▶ _Problem to solve_
Retype each entry verbatim. Do not include the images.

▶ _Source material_

========

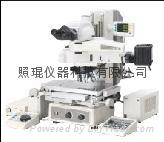 尼康工业测量显微镜MM800LMU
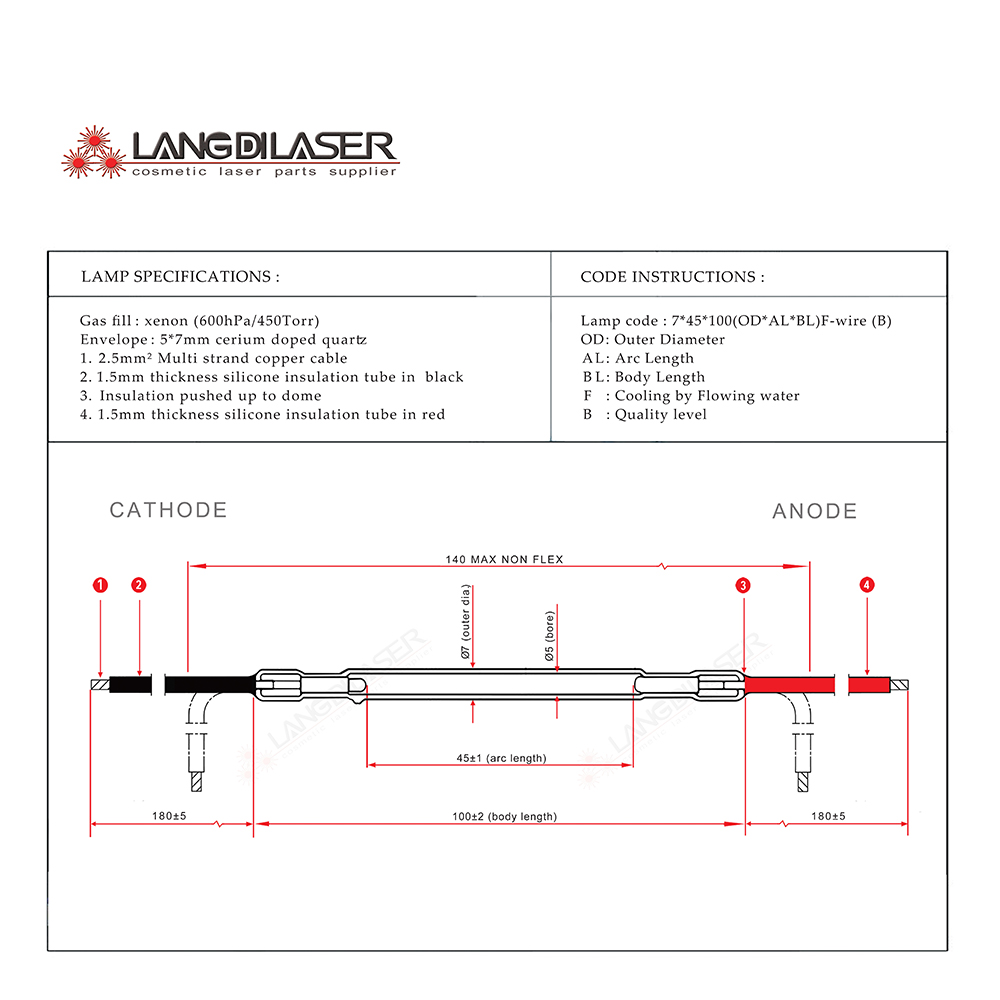 K Laser Hand Piece Wiring Diagram Free Download Exmark Related Images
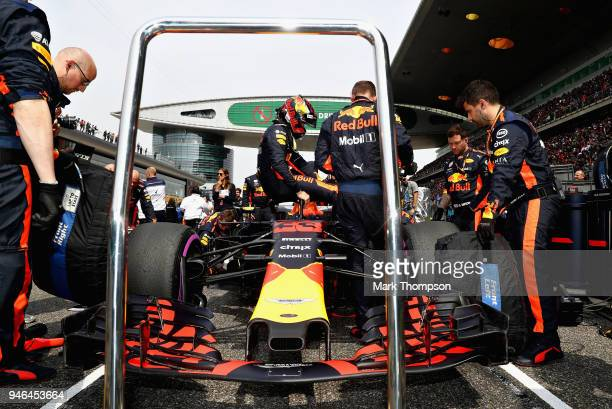 Max Verstappen of Netherlands and Red Bull Racing prepares to drive on the grid before the Formula One Grand Prix of China at Shanghai International...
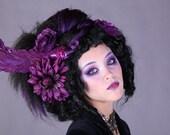 black and purple rococo Victorian goth steampunk pirate gypsy wig
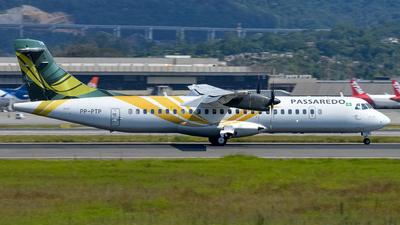 PP-PTP - ATR 72-212A(500) - Passaredo Transportes Aéreos
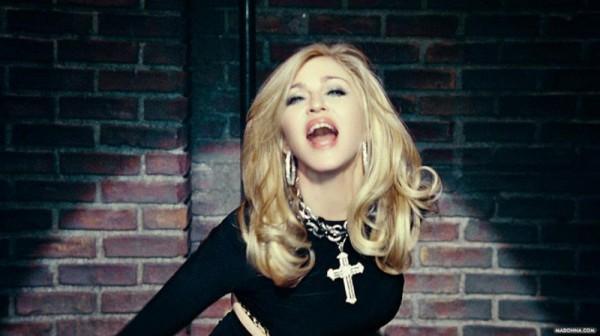 Madonna to satanistka i wiedźma?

========

▶ _Task response_
 尼康工业测量显微镜MM800LMU
 K Laser Hand Piece Wiring Diagram Free Download Exmark Related Images
 Max Verstappen of Netherlands and Red Bull Racing prepares to drive on the grid before the Formula One Grand Prix of China at Shanghai International...
 black and purple rococo Victorian goth steampunk pirate gypsy wig
 PP-PTP - ATR 72-212A(500) - Passaredo Transportes Aéreos
 Madonna to satanistka i wiedźma?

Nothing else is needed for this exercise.